[Extracted records]
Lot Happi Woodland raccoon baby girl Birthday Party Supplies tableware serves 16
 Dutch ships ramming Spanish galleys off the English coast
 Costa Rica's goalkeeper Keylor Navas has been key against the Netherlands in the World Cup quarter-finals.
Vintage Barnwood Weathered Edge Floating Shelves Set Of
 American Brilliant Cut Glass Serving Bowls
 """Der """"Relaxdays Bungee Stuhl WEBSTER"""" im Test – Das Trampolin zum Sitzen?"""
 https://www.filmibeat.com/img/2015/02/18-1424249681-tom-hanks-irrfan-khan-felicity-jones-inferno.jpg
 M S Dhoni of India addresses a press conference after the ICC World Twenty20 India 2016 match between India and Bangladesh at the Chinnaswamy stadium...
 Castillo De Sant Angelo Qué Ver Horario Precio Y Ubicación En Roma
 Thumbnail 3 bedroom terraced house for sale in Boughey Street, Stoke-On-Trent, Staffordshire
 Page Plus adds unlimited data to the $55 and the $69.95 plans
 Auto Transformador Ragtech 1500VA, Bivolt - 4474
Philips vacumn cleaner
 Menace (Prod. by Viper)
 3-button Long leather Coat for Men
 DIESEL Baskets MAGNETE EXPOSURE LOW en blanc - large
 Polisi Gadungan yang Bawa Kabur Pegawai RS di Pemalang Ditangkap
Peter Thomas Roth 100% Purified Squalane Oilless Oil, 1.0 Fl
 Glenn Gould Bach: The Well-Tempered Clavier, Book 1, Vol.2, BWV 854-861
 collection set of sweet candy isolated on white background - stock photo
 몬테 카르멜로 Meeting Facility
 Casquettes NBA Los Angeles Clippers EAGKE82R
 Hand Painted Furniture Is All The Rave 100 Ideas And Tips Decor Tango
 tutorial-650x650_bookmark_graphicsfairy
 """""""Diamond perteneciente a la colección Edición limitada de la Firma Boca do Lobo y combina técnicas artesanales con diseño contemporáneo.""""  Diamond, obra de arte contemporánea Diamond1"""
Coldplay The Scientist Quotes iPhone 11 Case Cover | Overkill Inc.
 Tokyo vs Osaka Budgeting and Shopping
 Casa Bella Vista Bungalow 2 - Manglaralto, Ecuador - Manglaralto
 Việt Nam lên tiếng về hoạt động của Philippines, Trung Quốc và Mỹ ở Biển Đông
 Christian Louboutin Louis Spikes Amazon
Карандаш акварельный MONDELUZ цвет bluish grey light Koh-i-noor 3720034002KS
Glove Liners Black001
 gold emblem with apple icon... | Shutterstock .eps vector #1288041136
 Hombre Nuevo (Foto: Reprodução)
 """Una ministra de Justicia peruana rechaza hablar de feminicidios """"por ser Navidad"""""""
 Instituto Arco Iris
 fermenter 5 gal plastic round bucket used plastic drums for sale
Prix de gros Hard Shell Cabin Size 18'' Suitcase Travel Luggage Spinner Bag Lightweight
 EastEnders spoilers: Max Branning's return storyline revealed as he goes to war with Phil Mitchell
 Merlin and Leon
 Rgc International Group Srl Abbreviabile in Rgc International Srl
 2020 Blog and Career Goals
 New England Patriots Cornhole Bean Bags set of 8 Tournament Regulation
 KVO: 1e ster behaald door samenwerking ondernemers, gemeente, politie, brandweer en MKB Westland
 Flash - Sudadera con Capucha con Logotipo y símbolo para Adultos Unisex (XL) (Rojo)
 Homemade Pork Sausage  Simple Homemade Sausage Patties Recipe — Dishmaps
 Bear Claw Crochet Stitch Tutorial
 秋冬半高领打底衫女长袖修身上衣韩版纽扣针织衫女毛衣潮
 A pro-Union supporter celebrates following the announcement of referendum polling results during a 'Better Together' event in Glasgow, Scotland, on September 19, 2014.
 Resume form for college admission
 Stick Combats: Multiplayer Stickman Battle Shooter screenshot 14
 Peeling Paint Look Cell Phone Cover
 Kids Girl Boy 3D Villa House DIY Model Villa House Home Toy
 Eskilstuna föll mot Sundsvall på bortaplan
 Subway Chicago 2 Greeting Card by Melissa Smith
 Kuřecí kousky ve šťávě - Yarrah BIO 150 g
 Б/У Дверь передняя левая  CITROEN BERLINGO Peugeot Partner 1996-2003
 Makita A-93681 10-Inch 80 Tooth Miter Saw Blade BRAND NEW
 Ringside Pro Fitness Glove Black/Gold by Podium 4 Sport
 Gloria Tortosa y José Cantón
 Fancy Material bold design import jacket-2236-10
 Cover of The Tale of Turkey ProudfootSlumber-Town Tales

PROBLEM DETAILS -
From the records above, quote only the lines running from the line with "Castillo De Sant" to the line with "perteneciente a la", both lines included.

TASK SOLUTION -
 Castillo De Sant Angelo Qué Ver Horario Precio Y Ubicación En Roma
 Thumbnail 3 bedroom terraced house for sale in Boughey Street, Stoke-On-Trent, Staffordshire
 Page Plus adds unlimited data to the $55 and the $69.95 plans
 Auto Transformador Ragtech 1500VA, Bivolt - 4474
Philips vacumn cleaner
 Menace (Prod. by Viper)
 3-button Long leather Coat for Men
 DIESEL Baskets MAGNETE EXPOSURE LOW en blanc - large
 Polisi Gadungan yang Bawa Kabur Pegawai RS di Pemalang Ditangkap
Peter Thomas Roth 100% Purified Squalane Oilless Oil, 1.0 Fl
 Glenn Gould Bach: The Well-Tempered Clavier, Book 1, Vol.2, BWV 854-861
 collection set of sweet candy isolated on white background - stock photo
 몬테 카르멜로 Meeting Facility
 Casquettes NBA Los Angeles Clippers EAGKE82R
 Hand Painted Furniture Is All The Rave 100 Ideas And Tips Decor Tango
 tutorial-650x650_bookmark_graphicsfairy
 """""""Diamond perteneciente a la colección Edición limitada de la Firma Boca do Lobo y combina técnicas artesanales con diseño contemporáneo.""""  Diamond, obra de arte contemporánea Diamond1"""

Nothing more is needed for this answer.